Text section Start Marker

As a dementia diagnosis progresses, difficulties with personal care such as bathing, grooming and changing clothes might start to occur. If your loved one is experiencing these issues it is important to understand why refusals are happening. Gaining a deeper understanding of the why behind the behavior will increase your empathy for your loved one, and can help caregivers manage this difficult situation.
It can be a common occurrence for a person with dementia to resist bathing. As people age, they lose more control over their lives. One thing that generally remains in their control is personal care. Often, the more a person is told what to do, the more resistance they show.
Consider the following common obstacles and possible solutions:
These common issues may be the cause of resistance.

Text section End Marker
Excerpted data Start Marker

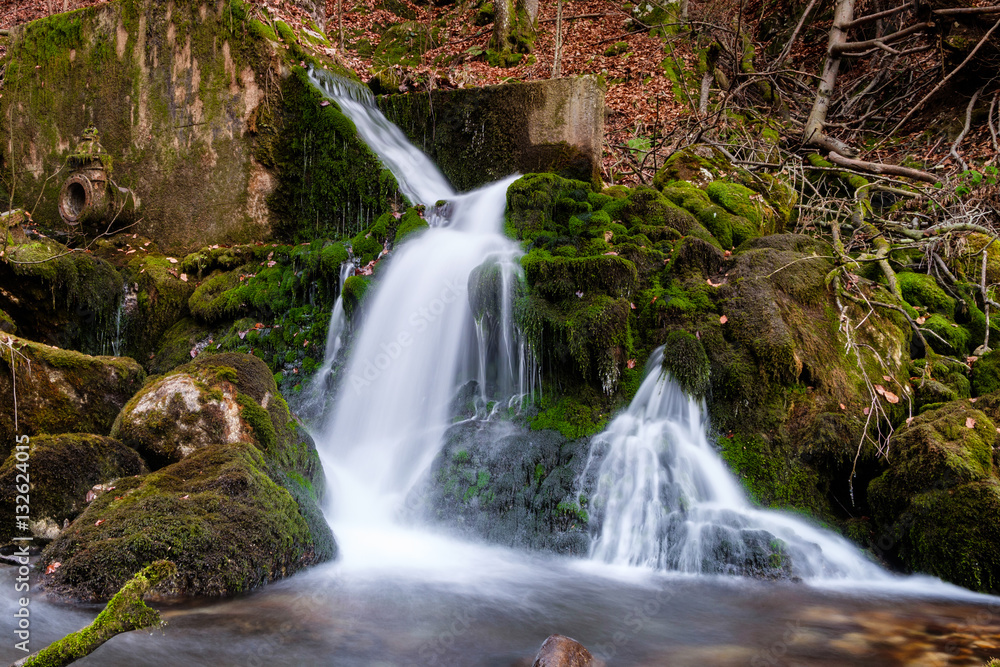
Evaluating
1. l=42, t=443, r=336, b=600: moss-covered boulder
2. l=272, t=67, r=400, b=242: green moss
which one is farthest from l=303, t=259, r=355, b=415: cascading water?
l=42, t=443, r=336, b=600: moss-covered boulder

Excerpted data End Marker

Instructions —
[a] According to the passage on dementia and personal care, what generally stays within a person's control as they age?
[b] Check each statement against the passage on dementia and personal care, answering yes or no and quoting the words that decide it: (i) People with dementia commonly resist bathing. (ii) People gain more control over their lives as they age. (iii) Telling a person what to do more often usually lessens their resistance.
The listing has nothing to do with the passage on dementia and personal care.

Results of the tasks —
[a] Personal care.

[b]
(i) Yes: "It can be a common occurrence for a person with dementia to resist bathing."
(ii) No: "As people age, they lose more control over their lives."
(iii) No: "Often, the more a person is told what to do, the more resistance they show."